Philomène Atyame: "Mord ohne Anklage"

Eine Erzählung nach wahren Ereignissen in Kamerun


Abomo hat ihren Mann Oden sehr geliebt und sich mit ihm eine sichere Existenz aufgebaut. Er bewirtschaftet Kakaofelder, woraus die Familie - zwei Söhne und drei Töchter - ihren Lebensunterhalt bestreiten kann. Plötzlich und unerwartet stirbt Oden im Alter von nur 34 Jahren.

Die Witwe wird von den Efek, die alle von einem "Stammvater" abstammen mögen, für den Tod ihres Mannes verantwortlich gemacht. Sie wird von den Männern des Dorfes geächtet. Ein Jahr lang muss sie als Witwe die härtesten Prüfungen überstehen, ehe sie wieder ein halbwegs normales Leben führen kann. Doch es bleibt ein Schattendasein, weil sie die "Heiratsanträge" der polygam lebenden Männer des Dorfes samt und sonders abgelehnt hat.

Nur zwei Jahre nach dem Tod ihres Mannes erfolgt ein Schicksalsschlag, der ihr Leben mächtig erschüttert. Ihr ältester Sohn wird im Wald ermordet. Und nicht nur das: Seine Leiche wird nie aufgefunden, sondern nur seine Haare. Der jüngere Sohn von Abomo, Menguele, hat nicht so viel Kraft und Durchsetzungsvermögen wie sein älterer Bruder Esson, der sowohl die Mutter als auch die Schwestern mit Inbrunst unterstützt hat. Die männliche Dorfbevölkerung weigert sich, die Polizei einzuschalten. Schon bald steht fest, dass Nden der Täter ist. Er hat seinen Cousin hinterhältig mit einem Jagdgewehr ermordet, und es geht das Gerücht, er habe dessen Leichnam an Händler verkauft.

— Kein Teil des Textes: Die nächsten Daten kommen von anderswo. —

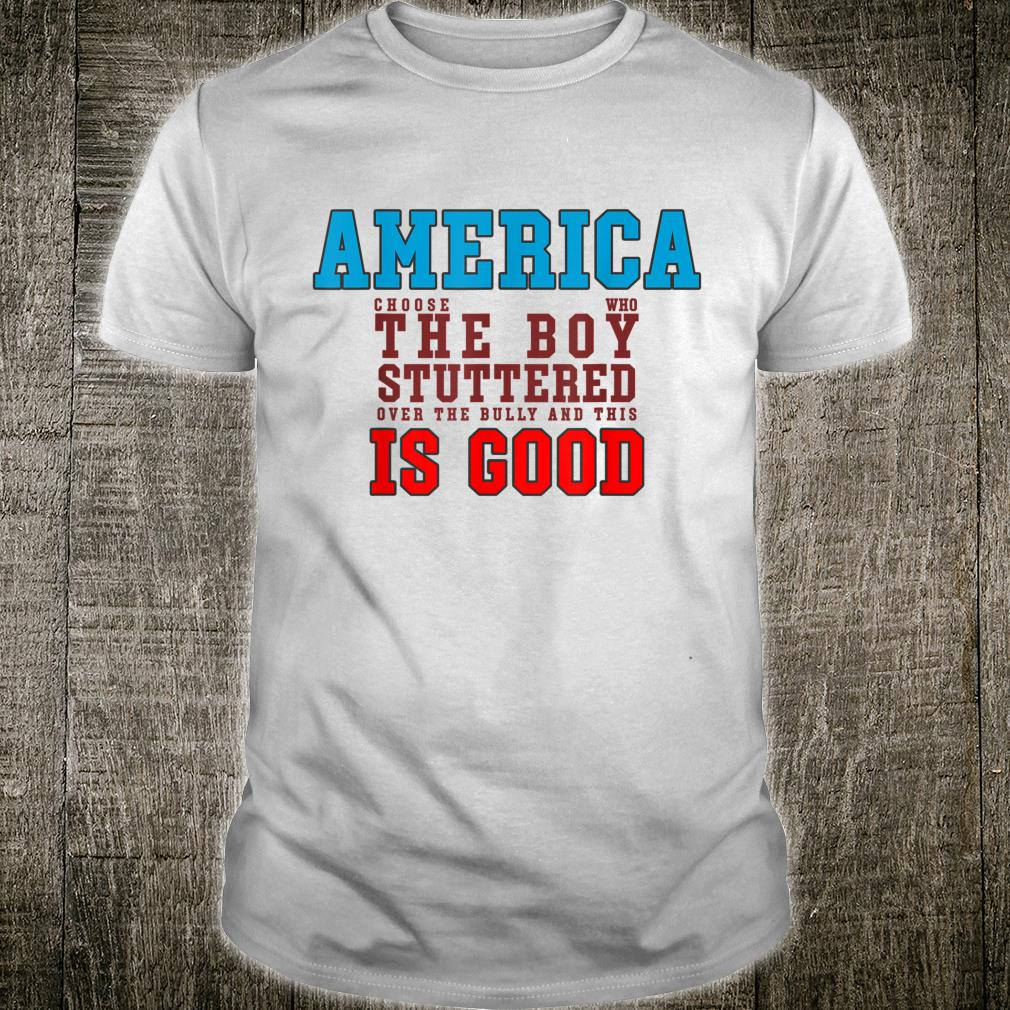 America chose the Boy who stuttered over the Bully Shirt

Ein Verbrechen ist geschehen, und die wissende Bevölkerung macht keine Anstalten, den Täter zur Rechenschaft zu ziehen, der nach dem Mord für mehrere Wochen von der Bildfläche verschwindet. Während Abomo um ihren Sohn trauert und in kürzester Zeit die Hälfte ihres Körpergewichts verliert, besteht die Möglichkeit, dass mit der Leiche von Esson Geschäfte gemacht werden. Nden will unbedingt in den Besitz der Felder und des Hauses von Oden gelangen. Als er später zurückkehrt, geht zwar sein Plan auf, doch er wird wohl für immer allein bleiben, da die Frauen der Efek Angst vor ihm haben. Die Frauen haben zudem Angst vor Repressalien, und so bleibt das Verbrechen bis zum heutigen Tage "ungeklärt".

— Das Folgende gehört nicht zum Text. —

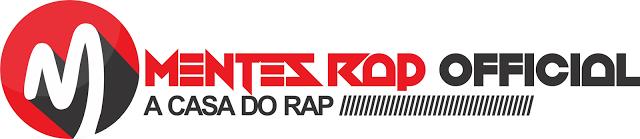 Mentes Rap Oficial (A CASA DO RAP)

Die Geschichte von Abomo wird von der Autorin eindrucksvoll geschildert. Es steht das Schicksal einer Frau im Vordergrund, die von einem ganzen Dorf geächtet wird, weil sie für den Tod ihres Mannes verantwortlich gemacht wird. Die zahlreichen Dialoge bestätigen, dass die Schuld von Nden als sicher anzusehen ist. Auch der Stammeshäuptling weiß, wer der Täter ist, und tut doch nicht das Geringste, um die Aufklärung dieses schrecklichen Verbrechens voran zu treiben. Es sind die Traditionen der Efek, welche es mit sich bringen, dass ein direkter Nachfahre des "Stammvaters" nicht angeklagt werden darf.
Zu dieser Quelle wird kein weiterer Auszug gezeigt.